Quant au nombre de pages vues par mois, il atteint 609 pour les Français, 709 pour les Américains, 763 pour les Japonais et seulement 387 pour les Britanniques.

Parmi les grandes catégories de sites, les plus consultés sont évidemment ceux des " télécoms et services internet " (85,6% des internautes les ont consultés au moins une fois) suivis par les " portails et moteurs de recherche " (82,3%) et par le " divertissement " (43,3%). Les sites d’information ont cumulé 33,9%, ceux de " finances et bourse " 28,2% et ceux de sports 10,1% seulement. Plus surprenant, la catégorie " adultes " ne recueille que 17,3% alors que les sites érotiques sont souvent présentés comme un des moteurs du web.

La moitié des foyers français a un mobile

Le marché de la téléphonie mobile grand public à 15,3 millions de mobiles à usage privé, soit une progression de 18%. 31% des personnes non équipées ont l'intention d'acquérir un mobile, dont 14% dans les douze mois qui viennent.

Sur la base d'une dépense moyenne de 241 francs par mois, le marché en valeur est évalué à 44 milliards de francs.

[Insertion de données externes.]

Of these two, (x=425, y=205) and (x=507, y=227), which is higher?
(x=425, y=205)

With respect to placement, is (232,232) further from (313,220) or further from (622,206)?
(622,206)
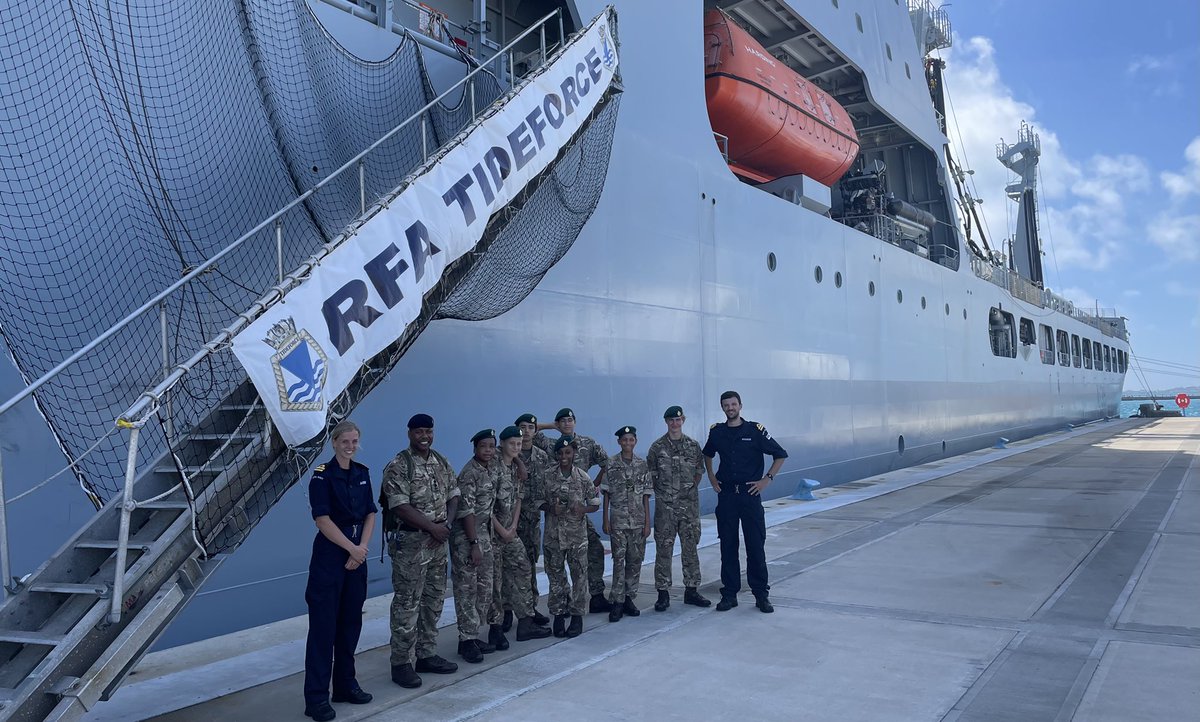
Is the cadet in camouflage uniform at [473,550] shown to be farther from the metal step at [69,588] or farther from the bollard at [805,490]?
the bollard at [805,490]

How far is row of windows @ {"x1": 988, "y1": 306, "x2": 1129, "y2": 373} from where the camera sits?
21.9 meters

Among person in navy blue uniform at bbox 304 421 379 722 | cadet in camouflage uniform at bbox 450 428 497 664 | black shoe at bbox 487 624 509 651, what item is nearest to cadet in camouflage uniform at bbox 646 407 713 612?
black shoe at bbox 487 624 509 651

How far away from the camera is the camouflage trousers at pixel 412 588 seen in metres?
3.82

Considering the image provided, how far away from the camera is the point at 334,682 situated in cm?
363

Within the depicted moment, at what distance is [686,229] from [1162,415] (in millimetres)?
43469

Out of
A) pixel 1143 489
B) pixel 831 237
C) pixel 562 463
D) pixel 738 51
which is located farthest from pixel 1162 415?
pixel 562 463

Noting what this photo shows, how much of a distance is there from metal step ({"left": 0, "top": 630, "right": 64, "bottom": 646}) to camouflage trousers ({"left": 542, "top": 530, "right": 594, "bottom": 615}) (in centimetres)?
256

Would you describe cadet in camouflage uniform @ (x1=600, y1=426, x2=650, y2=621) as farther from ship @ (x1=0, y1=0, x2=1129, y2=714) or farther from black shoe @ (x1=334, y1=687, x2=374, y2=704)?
black shoe @ (x1=334, y1=687, x2=374, y2=704)

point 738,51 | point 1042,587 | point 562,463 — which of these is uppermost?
point 738,51

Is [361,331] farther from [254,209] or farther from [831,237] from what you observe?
[831,237]

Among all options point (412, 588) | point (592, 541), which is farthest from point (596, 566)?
point (412, 588)

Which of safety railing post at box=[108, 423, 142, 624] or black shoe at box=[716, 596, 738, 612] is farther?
black shoe at box=[716, 596, 738, 612]

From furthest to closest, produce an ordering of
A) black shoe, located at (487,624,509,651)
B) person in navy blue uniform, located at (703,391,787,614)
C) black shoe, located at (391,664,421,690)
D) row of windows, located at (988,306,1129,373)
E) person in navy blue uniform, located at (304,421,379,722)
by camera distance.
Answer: row of windows, located at (988,306,1129,373)
person in navy blue uniform, located at (703,391,787,614)
black shoe, located at (487,624,509,651)
black shoe, located at (391,664,421,690)
person in navy blue uniform, located at (304,421,379,722)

Le forfait 2 heures reste la première formule d'abonnement (35%) mais il continue de perdre du terrain (-8 points) par rapport à l'enquête précédente au profit de la carte prépayée (31%, soit +9 points).

40% des PMI ont leur site Web

Selon une enquete du secretariat d'Etat à l'Industrie, réalisée fin 1999 auprès de 5 600 PMI sont des plus encourageantes, 70 % des PMI sont connectées à Internet, contre 28 % en 1997. Et cette progression s'observe de la structure de vingt salariés à celle de plus de deux cent cinquante personnes. En outre, un tiers des entreprises qui ne sont pas encore reliées pense le faire d'ici l'année prochaine.

De manière générale, 80% des PMI ont un réseau local, 25 % un intranet et 90 % utilisent le téléphone mobile. Par ailleurs, 40 % des sondés possèdent un site Web. S'il est utilisé majoritairement dans le cadre de la communication institutionnelle, le commerce électronique fait une timide percée.